Let $(s_n)$ be the sequence defined by $s_n=(1+\frac{1}{n})^n$. Use the binomial theorem to show that $(s_n)$ is an increasing sequence with $s_n<3$ for all n.
This is a question that I am working on. I’m having a hard time with this proof. I think I can prove this result using induction. As the problem states I am required to use the binomial theorem. I have seen people use the Bernoulli inequality but I have to use the binomial theorem. Below is the work that I have done so far.
$(x+y)^n=\sum_{k=0}^{n} {n\choose k} x^{n-k} y^k$.
Applying the binomial theorem to $s_n$:
$(1+\frac{1}{n})^n = \sum_{k=0}^{n} {n\choose k} 1^{n-k} (\frac{1}{n})^k = \sum_{k=0}^{n} {n\choose k} (\frac{1}{n})^k$
${n\choose k} (\frac{1}{n})^k = \frac{1}{k!} \frac{n!}{n^k(n-k)!} = \frac{1}{k!} \frac{n(n-1)(n-2)…2*1}{n^k(n-k)(n-(k+1))…2*1} = \frac{1}{k!} \frac{(n-1)(n-2)…(n-(k-1))}{n^{k-1}}$
${n\choose k} (\frac{1}{n})^k = \frac{1}{k!} (1-\frac{1}{n})(1-\frac{2}{n})…(1-\frac{k-1}{n})$
Induction:
$\textbf{Base Case:}$ $n=1$
$s_1=\sum_{k=0}^{1} {1\choose k} = 1+1=2$
$s_2= \sum_{k=0}^{2} {2\choose k} (\frac{1}{2})^k= {2\choose 0} (\frac{1}{2})^0 + {2\choose 1} (\frac{1}{2})^1 + {2\choose 2} (\frac{1}{2})^2 = 1+1+\frac{1}{4}=\frac{9}{4}$
$s_1<3$, $s_2<3$, $s_1<s_2$
$\textbf{Induction Step:}$ If true for $s_k$, then true for $s_{k+1}$.
This is the part where I’m stuck in the proof.

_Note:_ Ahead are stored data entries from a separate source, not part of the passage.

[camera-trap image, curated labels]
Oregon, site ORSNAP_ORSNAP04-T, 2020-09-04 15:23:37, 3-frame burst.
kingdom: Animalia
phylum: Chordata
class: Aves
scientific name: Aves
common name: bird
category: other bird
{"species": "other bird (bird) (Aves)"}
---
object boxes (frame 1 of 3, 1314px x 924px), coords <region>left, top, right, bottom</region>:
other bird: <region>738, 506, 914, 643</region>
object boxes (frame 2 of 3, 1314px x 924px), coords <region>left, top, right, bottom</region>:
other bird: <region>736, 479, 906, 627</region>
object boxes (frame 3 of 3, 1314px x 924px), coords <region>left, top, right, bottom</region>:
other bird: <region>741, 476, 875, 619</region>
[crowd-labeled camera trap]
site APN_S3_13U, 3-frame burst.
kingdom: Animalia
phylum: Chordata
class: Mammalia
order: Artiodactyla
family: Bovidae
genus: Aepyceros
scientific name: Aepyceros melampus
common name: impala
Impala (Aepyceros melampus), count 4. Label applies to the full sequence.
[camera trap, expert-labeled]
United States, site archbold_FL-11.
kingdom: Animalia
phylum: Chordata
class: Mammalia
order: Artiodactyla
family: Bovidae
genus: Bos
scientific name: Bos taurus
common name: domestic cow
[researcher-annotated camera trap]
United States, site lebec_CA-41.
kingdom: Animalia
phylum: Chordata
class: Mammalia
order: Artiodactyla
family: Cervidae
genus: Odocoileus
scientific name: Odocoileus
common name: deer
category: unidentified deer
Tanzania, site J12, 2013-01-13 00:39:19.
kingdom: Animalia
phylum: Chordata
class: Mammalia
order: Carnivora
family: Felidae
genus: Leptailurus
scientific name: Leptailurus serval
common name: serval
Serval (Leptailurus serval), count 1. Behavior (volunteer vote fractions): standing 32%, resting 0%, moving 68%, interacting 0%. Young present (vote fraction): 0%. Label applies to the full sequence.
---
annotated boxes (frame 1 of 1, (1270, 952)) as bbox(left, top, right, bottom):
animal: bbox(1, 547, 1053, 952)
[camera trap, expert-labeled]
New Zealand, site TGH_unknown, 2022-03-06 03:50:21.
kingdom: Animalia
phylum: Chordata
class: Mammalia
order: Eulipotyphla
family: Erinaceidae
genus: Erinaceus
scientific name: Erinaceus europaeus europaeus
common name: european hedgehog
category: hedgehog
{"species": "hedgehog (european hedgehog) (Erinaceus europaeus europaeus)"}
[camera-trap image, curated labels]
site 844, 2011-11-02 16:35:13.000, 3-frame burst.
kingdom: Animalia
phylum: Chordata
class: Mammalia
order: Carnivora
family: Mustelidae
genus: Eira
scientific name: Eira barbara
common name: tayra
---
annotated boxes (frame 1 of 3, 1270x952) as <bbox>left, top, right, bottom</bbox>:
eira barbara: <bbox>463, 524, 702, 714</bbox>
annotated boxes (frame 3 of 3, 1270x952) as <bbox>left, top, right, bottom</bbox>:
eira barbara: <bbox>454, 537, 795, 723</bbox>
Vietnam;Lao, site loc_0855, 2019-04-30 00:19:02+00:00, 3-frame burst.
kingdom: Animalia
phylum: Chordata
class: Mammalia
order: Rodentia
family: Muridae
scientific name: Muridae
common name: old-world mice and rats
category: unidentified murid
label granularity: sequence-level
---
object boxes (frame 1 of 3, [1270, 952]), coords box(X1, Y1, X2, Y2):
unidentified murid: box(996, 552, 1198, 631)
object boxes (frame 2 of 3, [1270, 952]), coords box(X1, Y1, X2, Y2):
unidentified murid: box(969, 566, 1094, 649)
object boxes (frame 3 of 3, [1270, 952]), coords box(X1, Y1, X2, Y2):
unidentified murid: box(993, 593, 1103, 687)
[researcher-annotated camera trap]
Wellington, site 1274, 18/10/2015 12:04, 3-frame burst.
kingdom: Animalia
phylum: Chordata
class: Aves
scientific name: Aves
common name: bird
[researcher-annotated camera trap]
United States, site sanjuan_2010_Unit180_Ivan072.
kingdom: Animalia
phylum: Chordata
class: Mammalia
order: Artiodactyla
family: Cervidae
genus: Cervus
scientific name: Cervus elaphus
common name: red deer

I want to use:
${n\choose k} (\frac{1}{n})^k = \frac{1}{k!} (1-\frac{1}{n})(1-\frac{2}{n})…(1-\frac{k-1}{n})$
but I’m confused because when k=0, k-1=-1 and when k=1, k-1=0. Can I use this when I is equal to these values? If not can you explain why because the derivation of this formula makes it seem like I can choose these values. Am I doing the proof incorrectly? Can you help me finish this proof?
I have shown all the work I have done and believe this question is specific enough to not get closed. If you need any clarification on anything that I am asking please feel free to ask. Thank you for your help!